GIVEN TEXT:
---+---

Install Kubeflow Pipeline

In [None]:
!pip3 install kfp --upgrade --user

Copy transform and trainer functions to cloud storage to be accessable via AI Platform

In [9]:
!gsutil cp transform.py gs://crazy-hippo-01/tfx/binary_classification
!gsutil cp trainer.py gs://crazy-hippo-01/tfx/binary_classification

Copying file://transform.py [Content-Type=text/x-python]...
/ [1 files][  2.8 KiB/  2.8 KiB]                                                
Operation completed over 1 objects/2.8 KiB.                                      
Copying file://trainer.py [Content-Type=text/x-python]...
/ [1 files][  5.2 KiB/  5.2 KiB]                                                
Operation completed over 1 objects/5.2 KiB.                                      


Set AI Platform environment variables

In [7]:
PROJECT_ID         = 'crazy-hippo-01'
REGION             = 'us-central1'
API_KEY            = ''
PIPELINE_NAME      = 'earnings'
PIPELINE_ROOT      = 'gs://crazy-hippo-01/tfx/binary_classification/pipeline'
TRANSFORM_FILE     = 'gs://crazy-hippo-01/tfx/binary_classification/transform.py'
TRAINER_FILE       = 'gs://crazy-hippo-01/tfx/binary_classification/trainer.py'
RAW_DATA           = "gs://crazy-hippo-01/tfx/binary_classification/raw/"

---+---

SOURCE EXCERPT:
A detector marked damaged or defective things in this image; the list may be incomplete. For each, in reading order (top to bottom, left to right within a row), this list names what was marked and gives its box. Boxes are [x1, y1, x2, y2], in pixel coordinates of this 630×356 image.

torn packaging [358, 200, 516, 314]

---+---

REQUIREMENT: Which variable names get values under "Set AI Platform environment variables" in the Kubeflow Pipeline notebook excerpt? List every one.

SOLUTION BELOW: PROJECT_ID, REGION, API_KEY, PIPELINE_NAME, PIPELINE_ROOT, TRANSFORM_FILE, TRAINER_FILE, RAW_DATA